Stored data
▶

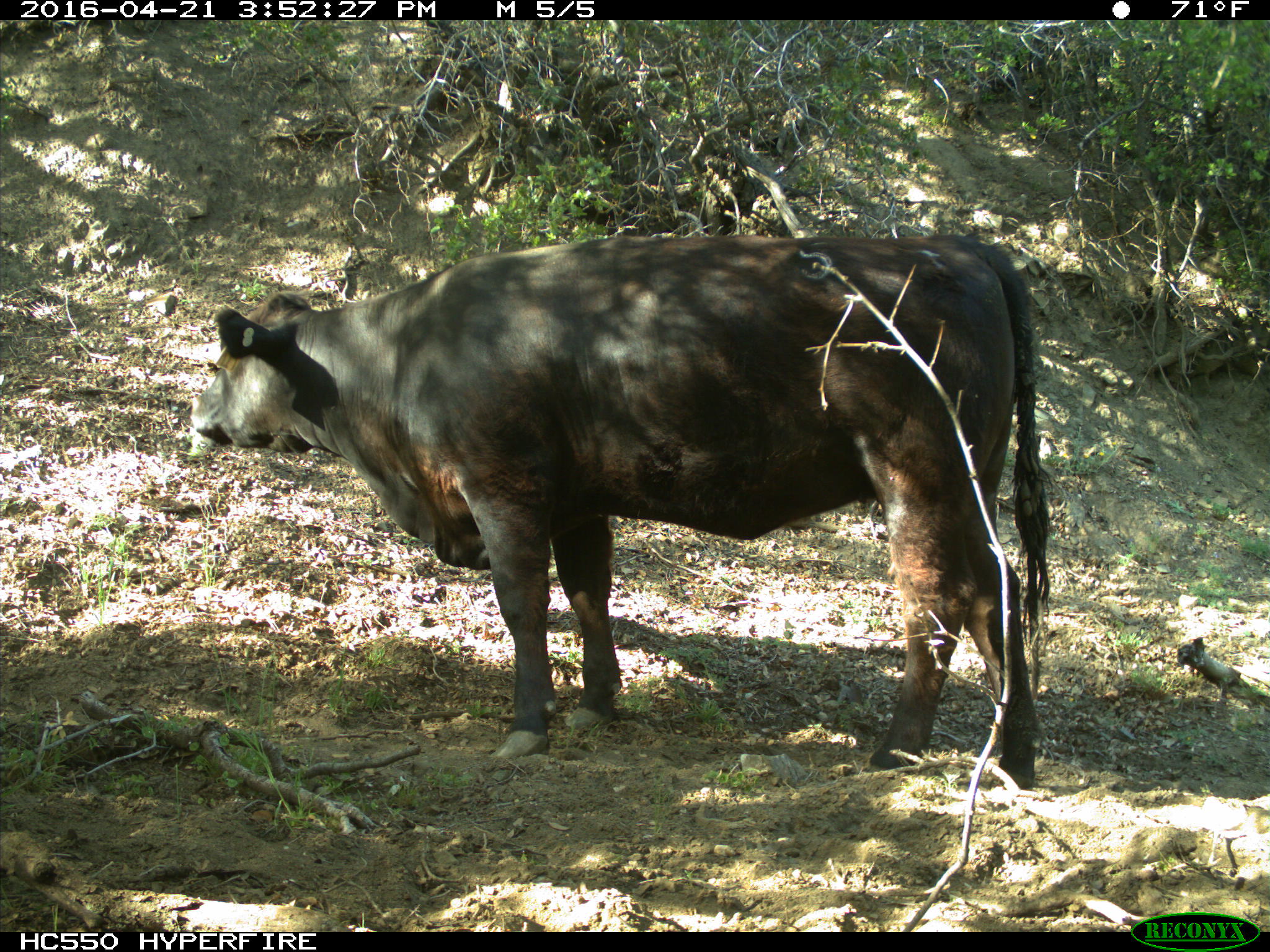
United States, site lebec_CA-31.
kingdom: Animalia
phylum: Chordata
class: Mammalia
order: Artiodactyla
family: Bovidae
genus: Bos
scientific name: Bos taurus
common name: domestic cow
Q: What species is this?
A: Bos taurus (domestic cow).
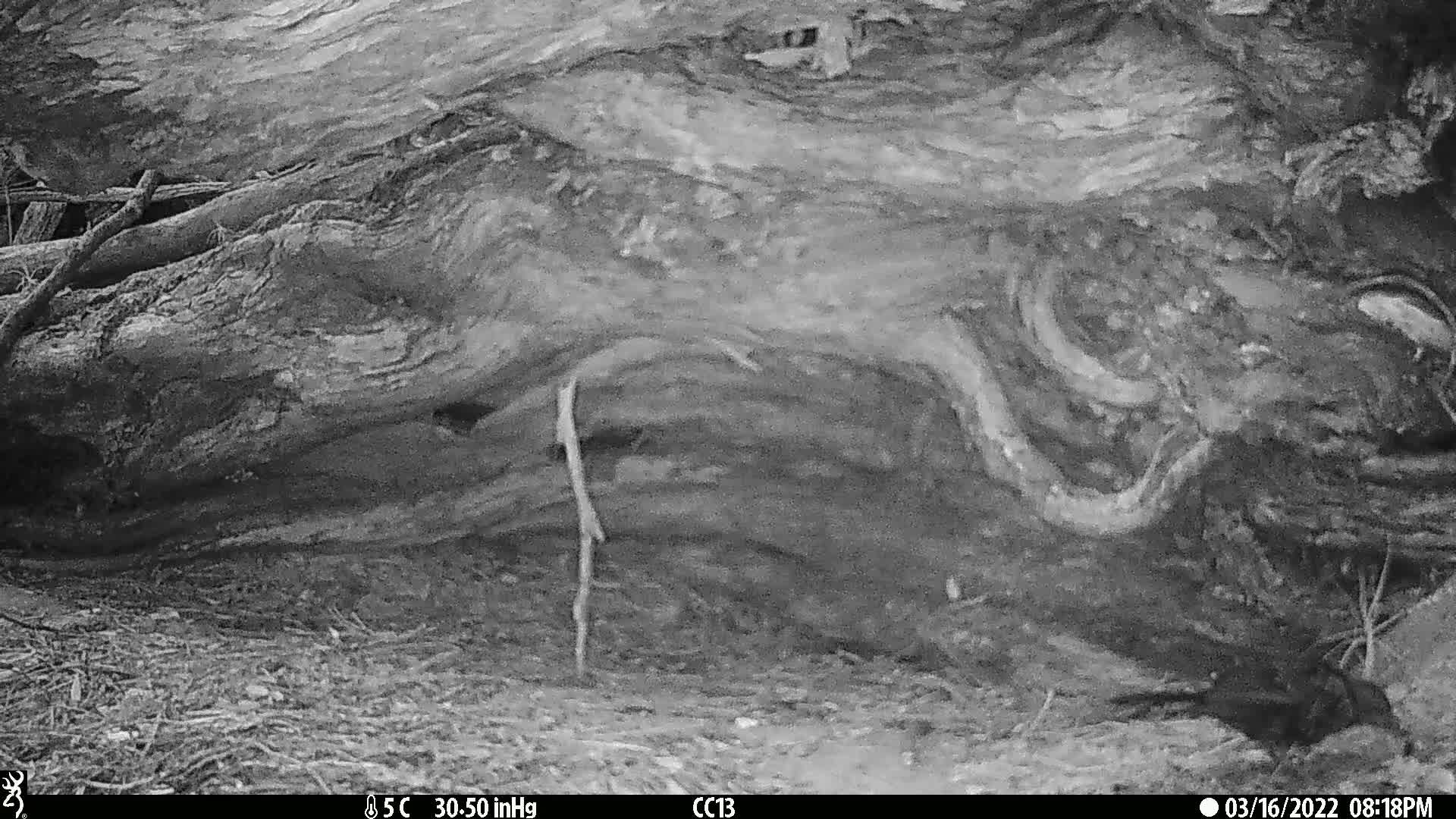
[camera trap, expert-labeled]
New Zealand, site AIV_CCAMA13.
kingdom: Animalia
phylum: Chordata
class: Aves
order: Passeriformes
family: Turdidae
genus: Turdus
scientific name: Turdus merula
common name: eurasian blackbird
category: blackbird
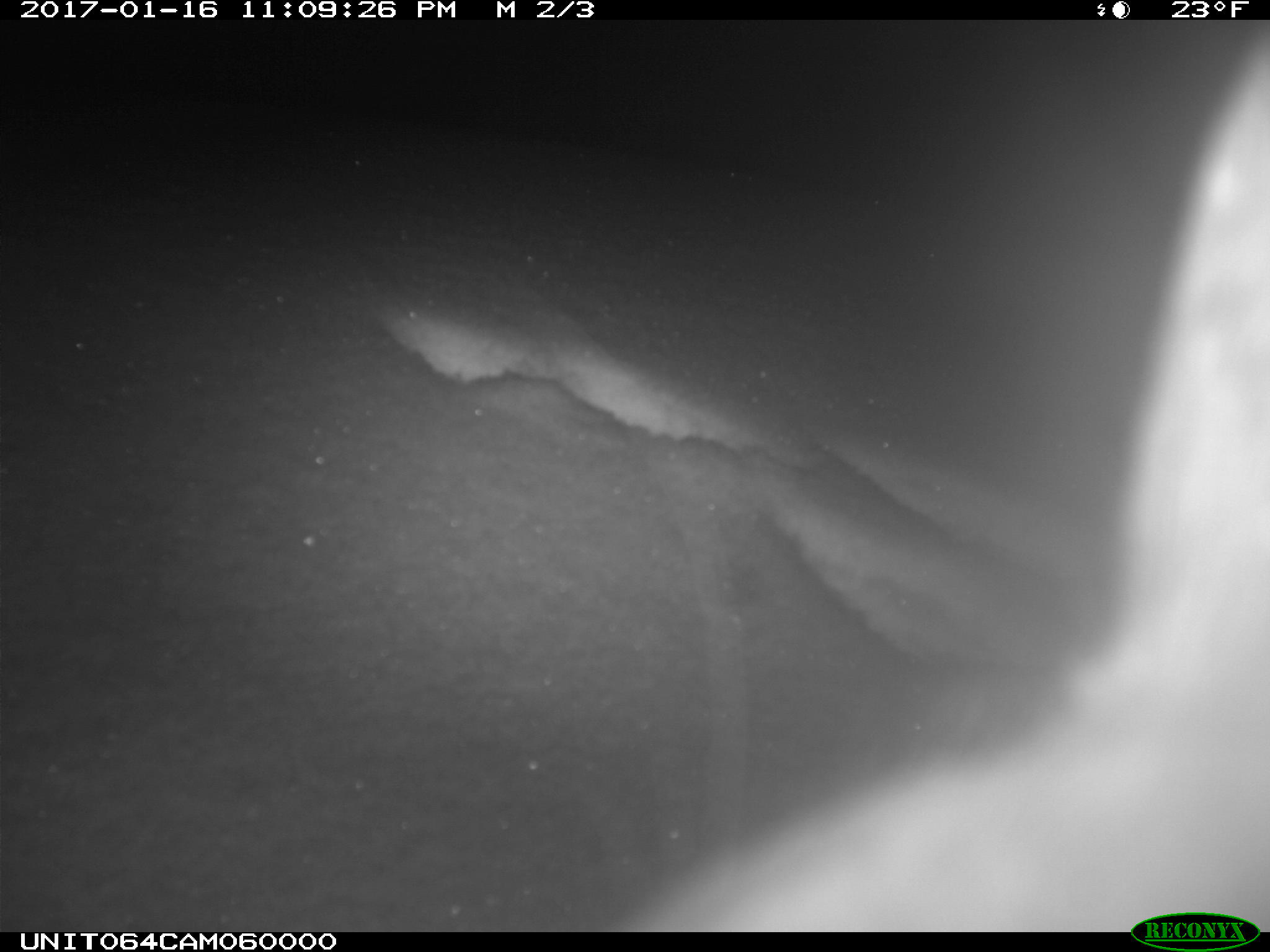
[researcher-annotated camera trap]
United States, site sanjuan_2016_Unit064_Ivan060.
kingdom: Animalia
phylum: Chordata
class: Mammalia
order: Lagomorpha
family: Leporidae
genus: Lepus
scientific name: Lepus americanus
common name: snowshoe hare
Lepus americanus (snowshoe hare).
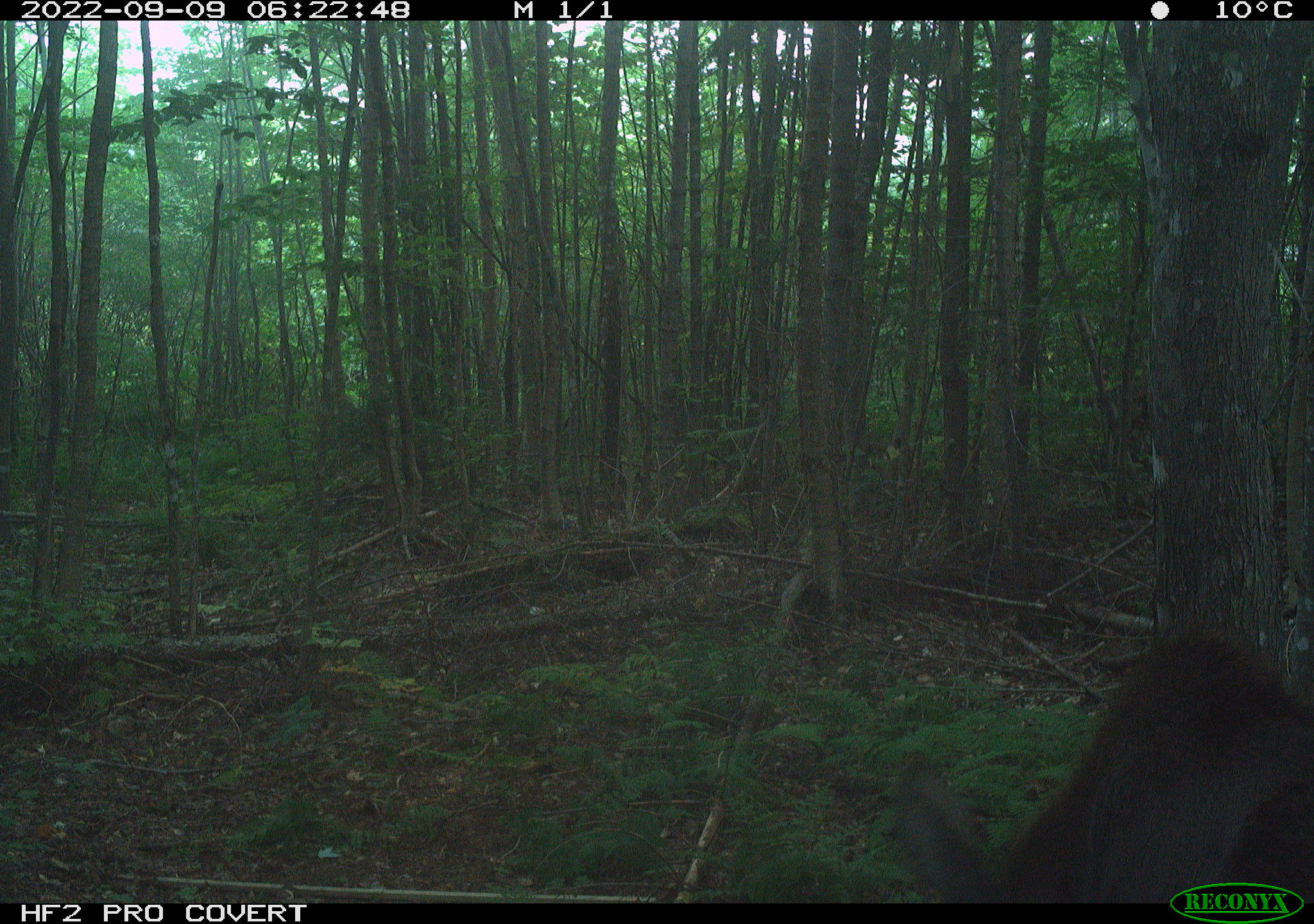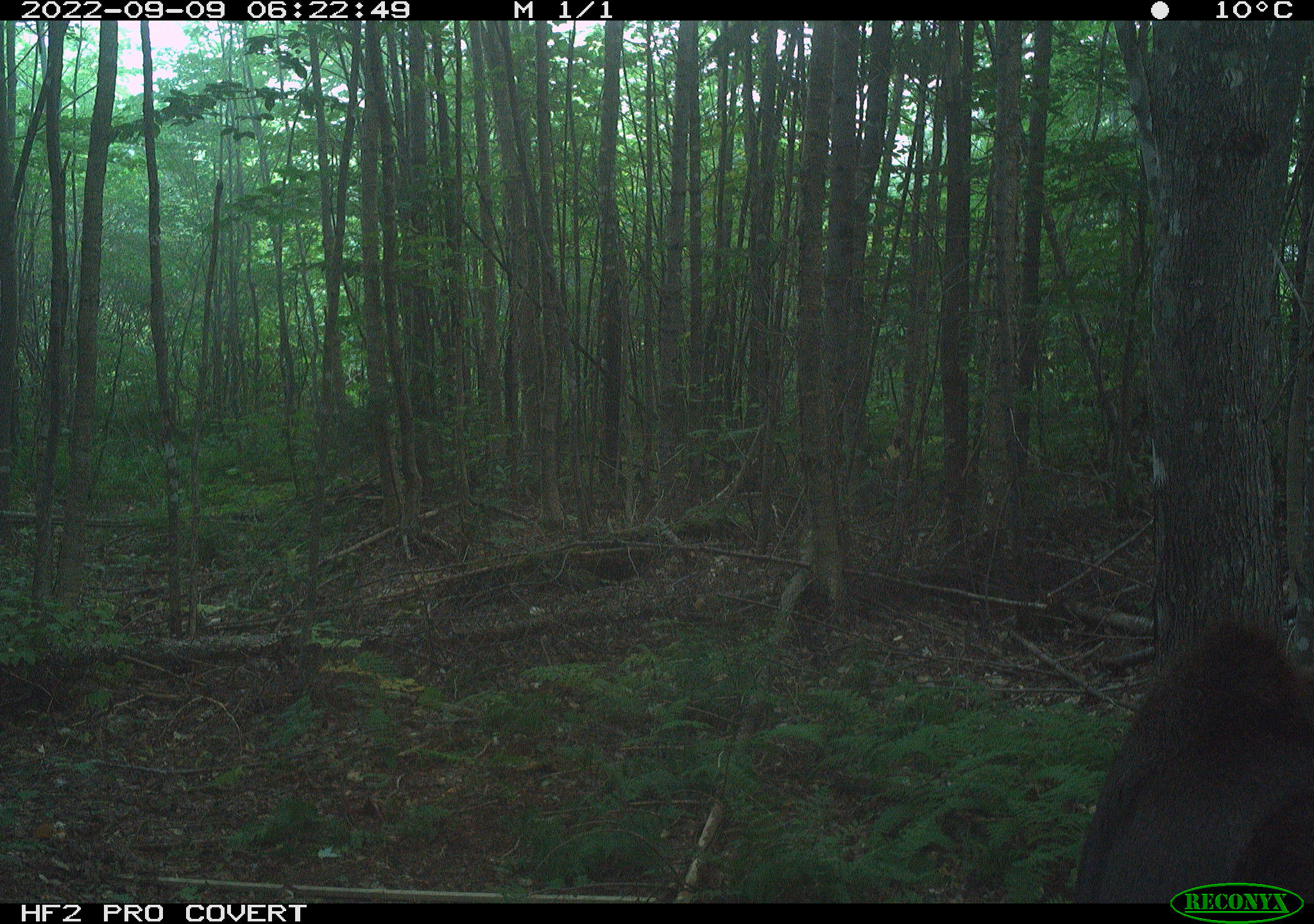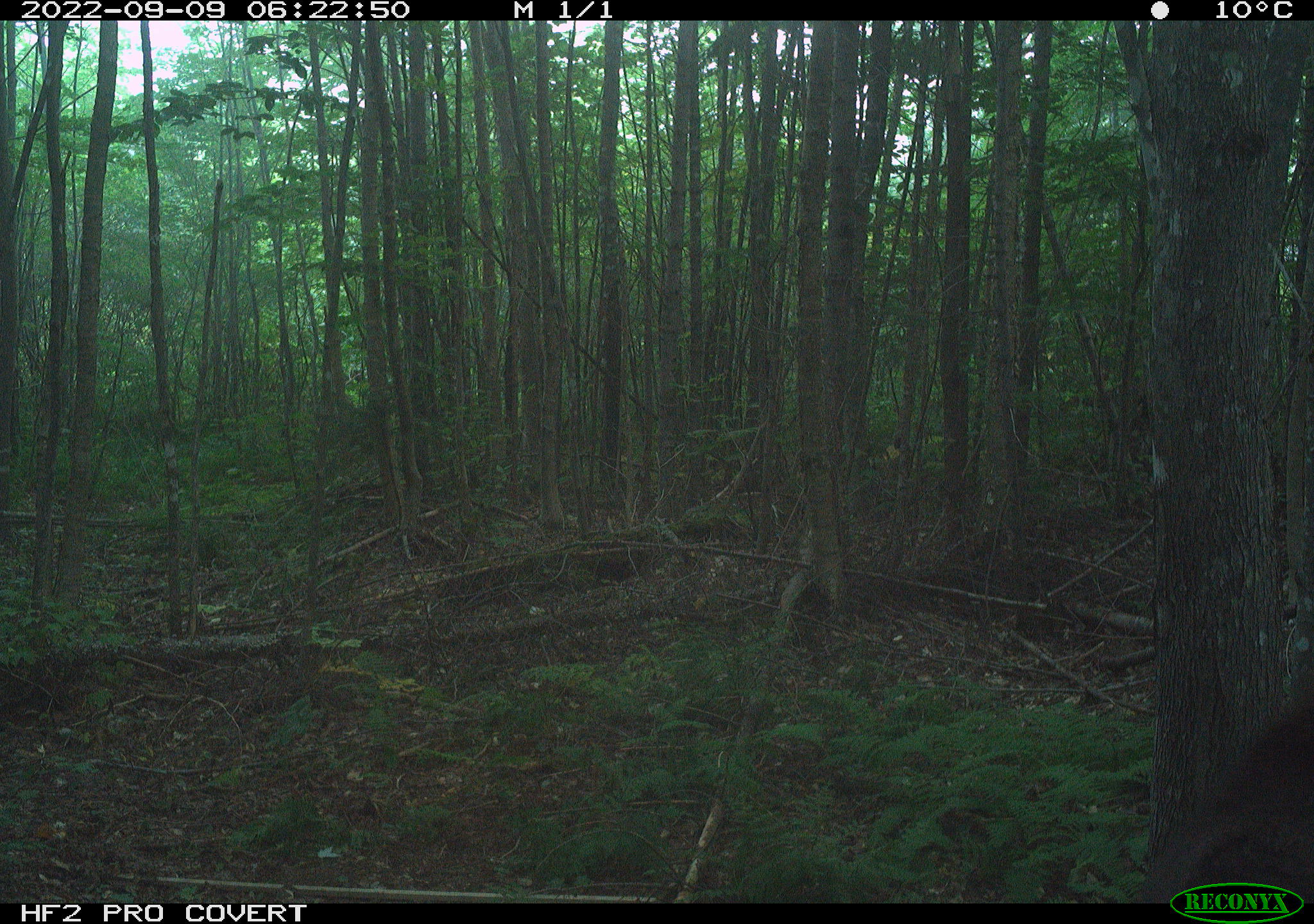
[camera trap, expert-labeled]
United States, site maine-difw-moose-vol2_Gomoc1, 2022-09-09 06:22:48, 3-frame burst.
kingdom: Animalia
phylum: Chordata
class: Mammalia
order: Artiodactyla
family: Cervidae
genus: Alces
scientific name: Alces alces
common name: moose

◀

- [WHAT NEEDS TO BE DONE]:
The records above are to be restated word for word, with every picture left out.

- [ANSWER TO THIS TASK]:
United States, site lebec_CA-31.
kingdom: Animalia
phylum: Chordata
class: Mammalia
order: Artiodactyla
family: Bovidae
genus: Bos
scientific name: Bos taurus
common name: domestic cow
Q: What species is this?
A: Bos taurus (domestic cow).
[camera trap, expert-labeled]
New Zealand, site AIV_CCAMA13.
kingdom: Animalia
phylum: Chordata
class: Aves
order: Passeriformes
family: Turdidae
genus: Turdus
scientific name: Turdus merula
common name: eurasian blackbird
category: blackbird
[researcher-annotated camera trap]
United States, site sanjuan_2016_Unit064_Ivan060.
kingdom: Animalia
phylum: Chordata
class: Mammalia
order: Lagomorpha
family: Leporidae
genus: Lepus
scientific name: Lepus americanus
common name: snowshoe hare
Lepus americanus (snowshoe hare).
[camera trap, expert-labeled]
United States, site maine-difw-moose-vol2_Gomoc1, 2022-09-09 06:22:48, 3-frame burst.
kingdom: Animalia
phylum: Chordata
class: Mammalia
order: Artiodactyla
family: Cervidae
genus: Alces
scientific name: Alces alces
common name: moose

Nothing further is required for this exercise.